SOURCE DOCUMENT ::
Genetic Concepts of Race and Ethnicity
Before 1800, a person's race was often synonymous with his ethnicity, national citizenship, or religion. When contemporaries spoke of the "Irish race," they did not use "race" to indicate appearance or skin pigmentation. This cultural and ethnic concept of race persisted until the 19th century, but the foundation of the concept was challenged by European's contact through colonialism with native peoples. The enslavement of Africans--and slavery in the Americas-- also began to alter how Europeans viewed race.
The appearance of Darwinism changed western philosophical framework by introducing into society a scientific worldview of evolution and progress. At the same time, the nations of Western Europe were expanding their colonial territories into Asia and Africa. Not surprisingly, many began to evaluate the exotic cultures they encountered through the lens of this new scientific thinking. Darwin himself was opposed to the concept of "type" when describing man. Nevertheless, some social theorists misappropriated Darwinism's reliance on the concept of "survival of the fittest," or natural selection, as a justification for cultural and racial hierarchy. The Social Darwinists made popular the concept of "scientific racism". In their models, the different races demonstrated varying levels of adaptiveness. Simply, some races were entitled to hold dominion over others-- a philosophical justification for imperialism.

Records contained in a dataset

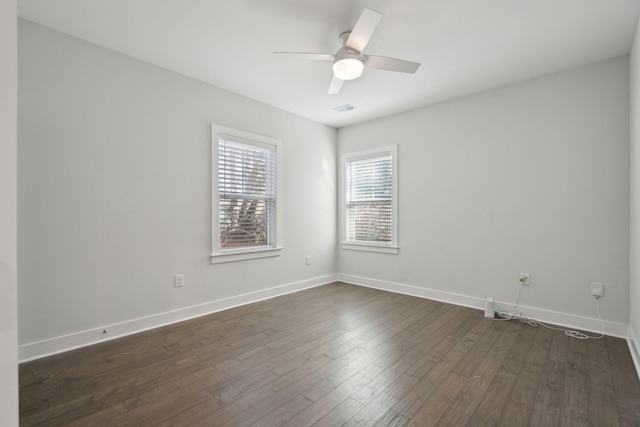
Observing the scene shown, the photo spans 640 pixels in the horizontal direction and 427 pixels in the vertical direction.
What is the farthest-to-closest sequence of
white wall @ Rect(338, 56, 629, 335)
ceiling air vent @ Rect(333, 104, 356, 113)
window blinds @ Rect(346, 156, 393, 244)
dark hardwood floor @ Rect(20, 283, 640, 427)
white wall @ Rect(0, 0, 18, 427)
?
window blinds @ Rect(346, 156, 393, 244) < ceiling air vent @ Rect(333, 104, 356, 113) < white wall @ Rect(338, 56, 629, 335) < dark hardwood floor @ Rect(20, 283, 640, 427) < white wall @ Rect(0, 0, 18, 427)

EXERCISE ::
Translate into Spanish the following sentence from the passage on genetic concepts of race and ethnicity: "Darwin himself was opposed to the concept of "type" when describing man."

WRITTEN SOLUTION ::
El propio Darwin se oponía al concepto de «tipo» al describir al hombre.